Quoted passage Block Start

# VAG Tuner Live - 16th July - anyone attending or fancy it?



## Truckerbyday1981 (Apr 12, 2017)

Hi guys and gals, is anyone attending VAG Tuner Live 16th July at Donnington Park? As I'm a newbie and don't really know anyone yet it be good to meet up with some of you to get to know you all. Hope to meet some of you soon.

Mark


----------



## A3DFU (May 7, 2002)

Truckerbyday1981 said:


> Hi guys and gals, is anyone attending VAG Tuner Live 16th July at Donnington Park? As I'm a newbie and don't really know anyone yet it be good to meet up with some of you to get to know you all. Hope to meet some of you soon.
> 
> Mark


Hi Mark,

I'll add it to the Events calendar soon, so the Forum will be there 8)


----------



## Truckerbyday1981 (Apr 12, 2017)

A3DFU said:


> Truckerbyday1981 said:
> 
> 
> > Hi guys and gals, is anyone attending VAG Tuner Live 16th July at Donnington Park? As I'm a newbie and don't really know anyone yet it be good to meet up with some of you to get to know you all. Hope to meet some of you soon.
> ...


Cheers, it will be the first event I have attended with my TT and not sure what to expect, but hoping to meet some fellow enthusiastic TT owners.


----------



## A3DFU (May 7, 2002)

You're welcome Mark 



Truckerbyday1981 said:


> hoping to meet some fellow enthusiastic TT owners.


That's what it's all about: showing off you gleaming car and meeting like minded enthusiasts 8)


----------



## Westy-TT180 (Mar 10, 2016)

I'm interested in coming on the Sunday, noticed mk1 forum in parking option, OK to join?


----------



## A3DFU (May 7, 2002)

Westy-TT180 said:


> I'm interested in coming on the Sunday, noticed mk1 forum in parking option, OK to join?


OK, sorry I've not done anything  
I'll get onto it next week and post up


----------



## Westy-TT180 (Mar 10, 2016)

Quoted passage Block End
Raw data Block Start

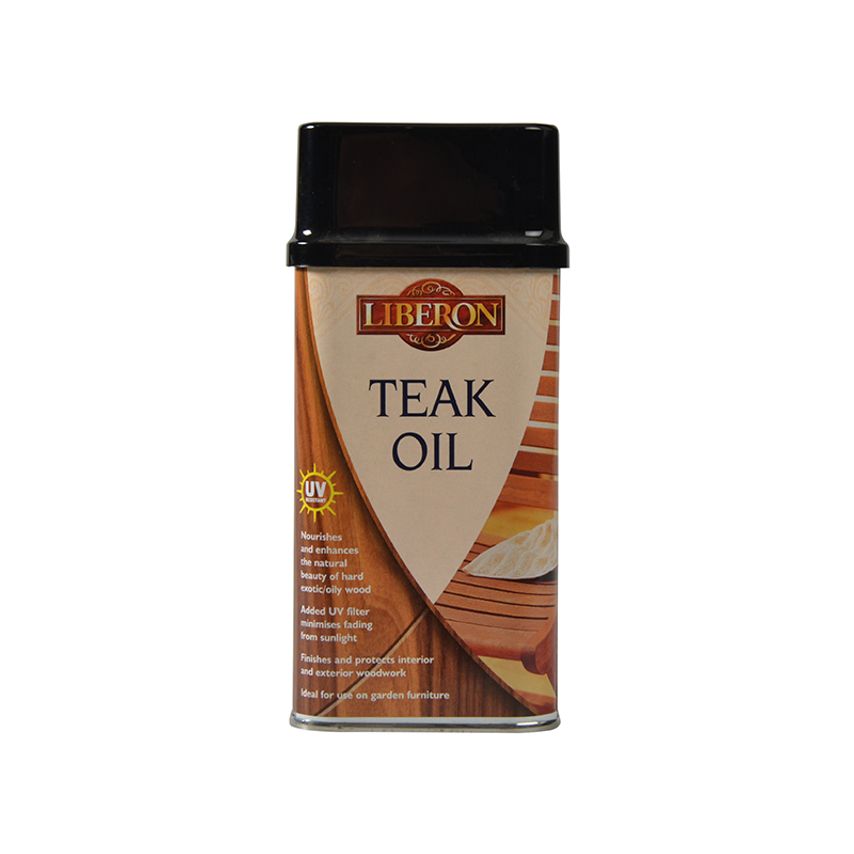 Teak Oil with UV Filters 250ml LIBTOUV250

Raw data Block End
Raw data Block Start

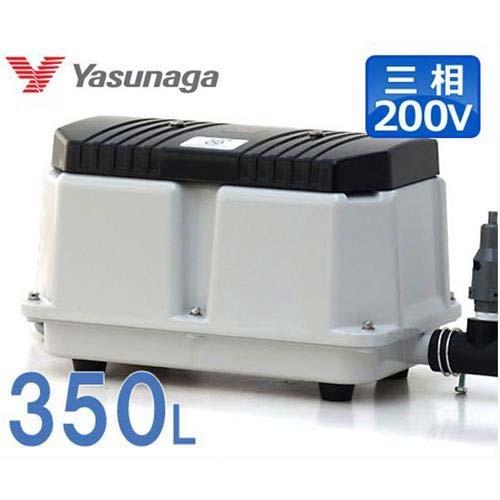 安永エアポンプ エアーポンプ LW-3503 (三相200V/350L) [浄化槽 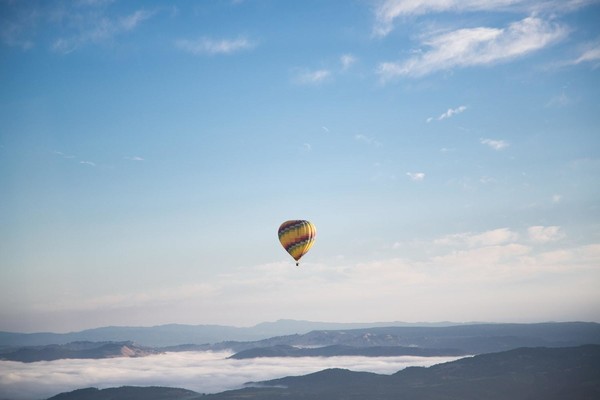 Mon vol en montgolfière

Raw data Block End

Instructions for the task
Write the next part of the forum thread about attending VAG Tuner Live, picking up after its last line. The data above is separate material and has no connection to the forum thread.

Result for this exercise
Great news, I've booked a ticket for the Sunday, chosen mk1 forum parking 8) so count me in please!


----------



## A3DFU (May 7, 2002)

Westy-TT180 said:


> Great news, I've booked a ticket for the Sunday, chosen mk1 forum parking 8) so count me in please!


Perfect


----------



## A3DFU (May 7, 2002)

It's now in Stickies for you to get tickets for the TTF stand 

viewtopic.php?f=3&t=1559417

I hope to see you there [smiley=dude.gif]


----------



## Westy-TT180 (Mar 10, 2016)

Is the TT forum different to the Audi TT Mk1 Forum...? :roll:


----------



## YELLOW_TT (Feb 25, 2004)

Would have been going but taking my 14 year old son for his Lamborghini driving experience


----------



## A3DFU (May 7, 2002)

Westy-TT180 said:


> Is the TT forum different to the Audi TT Mk1 Forum...? :roll:


It is but we (this TT Forum here and Audi TT Mk 1 Forum) will be on neighbouring plots as agreed by Deena and myself as we believe we are better together 8) 
So you could park half your TT on the TTF plot and half of it on the MK1 plot 8)

Annyway, looking forward to catching up with you


----------



## A3DFU (May 7, 2002)

YELLOW_TT said:


> Would have been going but taking my 14 year old son for his Lamborghini driving experience


That's a big shame Andy - it would be good catching up again but I'm sure your son will enjoy his driving day out! How did he manage to get to the tender age of 14 without me noticing :roll:


----------



## Westy-TT180 (Mar 10, 2016)

A3DFU said:


> Westy-TT180 said:
> 
> 
> > Is the TT forum different to the Audi TT Mk1 Forum...? :roll:
> ...


 :lol:

Well, where ever there's a space for me I'll be happy! 

Look forward to catching up with you n others! [smiley=gossip.gif]


----------



## A3DFU (May 7, 2002)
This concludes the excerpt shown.